====== Фрагмент текста ======

Любопытнейшие и поучительные наблюдения над стихотворным и прозаическим складом читатель найдет в работах молодого Лингвистического Кружка 332, замечательных по тщательному подбору и методическому использованию широко привлеченного материала. Исходя из убеждения, что не в образности или «образном мышлении» надлежит искать критерия поэтической речи, сотрудники, выступающие дружною, единомысленною фалангой, устремляют все свое внимание, в круге проблем стихотворчества, на изучение стихии звука.
В статье «о поэтическом глоссемосочетании» (причем под глоссемой разумеется «всякая речевая единица — фонетическая, морфологическая, синтактическая, семасиологическая») Л. Якубинский ищет показать, что «творческое глоссемосложение», поскольку оно является «самоцелью», составляет существенный признак поэтической деятельности. Звук имеет для поэта значение самодовлеющее, самоценное; отсюда его тяготение к «заумным, ничего не значащим словам», демонстрируемое в статье В. Шкловского «о поэзии и заумном языке». Защитники теории образности могли бы, думается, противопоставить этому наблюдению, с своей стороны, материал, доказывающий одновременное тяготение поэта к «заумному» образу: так, пугала народной фантазии, в роде эллинской Баубо или нашей Бабы–Яги, знаменуются звукообразами, в коих звук первоначально гораздо более оформлен, нежели образ, являющийся для мифотворчества не данным, а заданным; это задание и питает позднейшие мифологемы.

====== Исходные данные ======

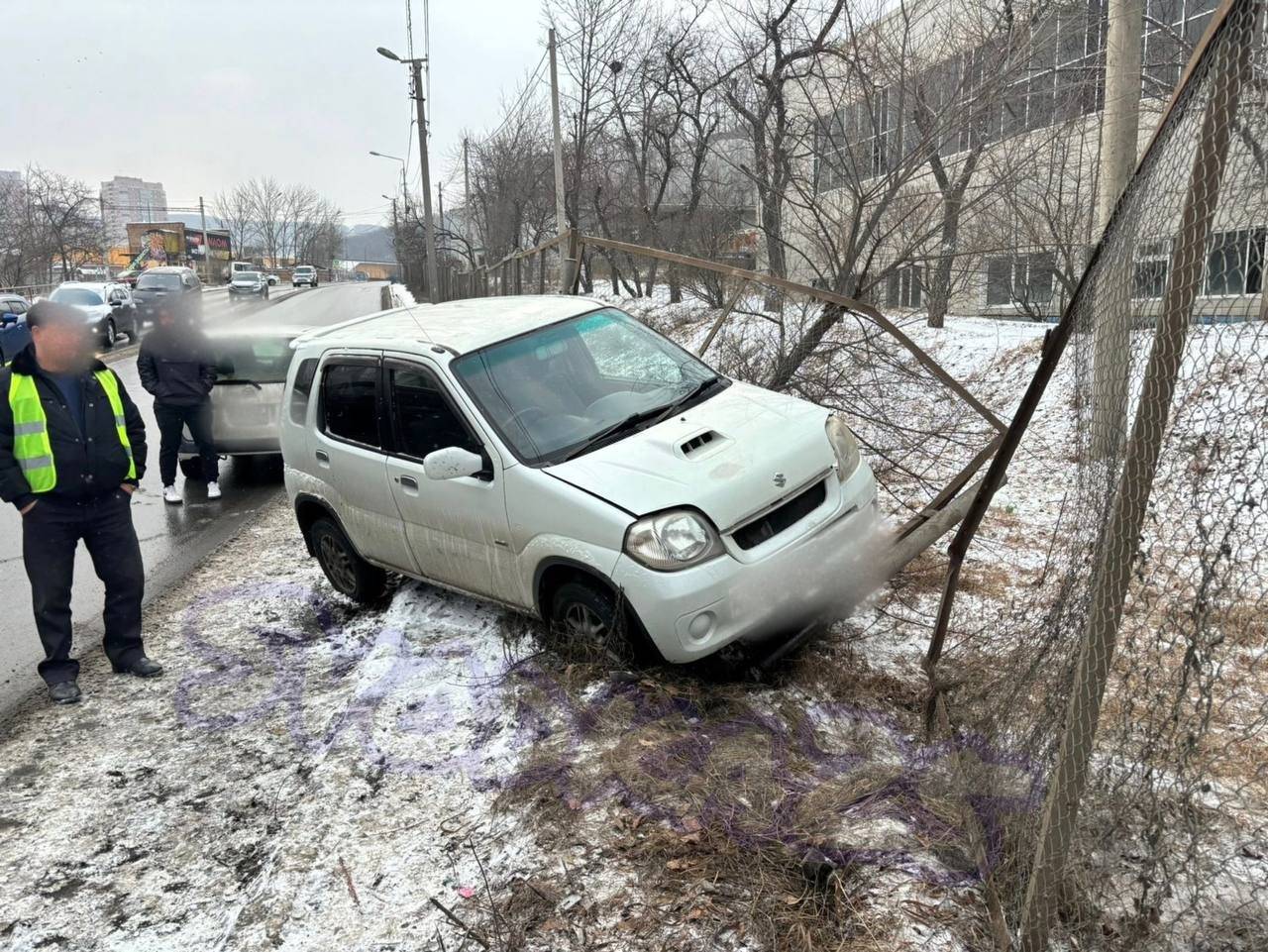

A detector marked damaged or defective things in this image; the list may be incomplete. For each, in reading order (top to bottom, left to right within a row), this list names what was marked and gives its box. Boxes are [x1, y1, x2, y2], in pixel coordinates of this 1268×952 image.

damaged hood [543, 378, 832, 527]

======

Что сделать:
1. Перечислите все виды речевых единиц, которые, согласно фрагменту о поэтической речи, охватывает понятие глоссемы.
2. Приведите продолжение фрагмента о поэтической речи, начиная сразу после его последнего предложения.
Исходные данные представляют собой самостоятельный материал, не связанный с фрагментом текста.

Ответы:
1. Фонетическая, морфологическая, синтактическая и семасиологическая.

2.
Впрочем, «заумность, — замечает автор, — обыкновенно прячется под личиной какого–то содержания, часто обманчивого, мнимого, заставляющего самих поэтов признаться, что они сами не понимают содержания своих стихов… Некоторое указание на то, что слова подбираются в стихотворении не по смыслу и не по ритму, а по звуку, могут дать японские танки. Там в стихотворение, обыкновенно в начале его, вставляется слово, отношения к содержанию не имеющее, но созвучное с главным словом стихотворения, например, в начале русского стихотворения о луне можно было бы вставить по этому принципу слово лоно. Это указывает на то, что в стихах слова подбираются так: омоним заменяется омонимом для выражения внутренней, до этого данной, звукоречи, а не синоним — синонимом для выражения оттенков понятия».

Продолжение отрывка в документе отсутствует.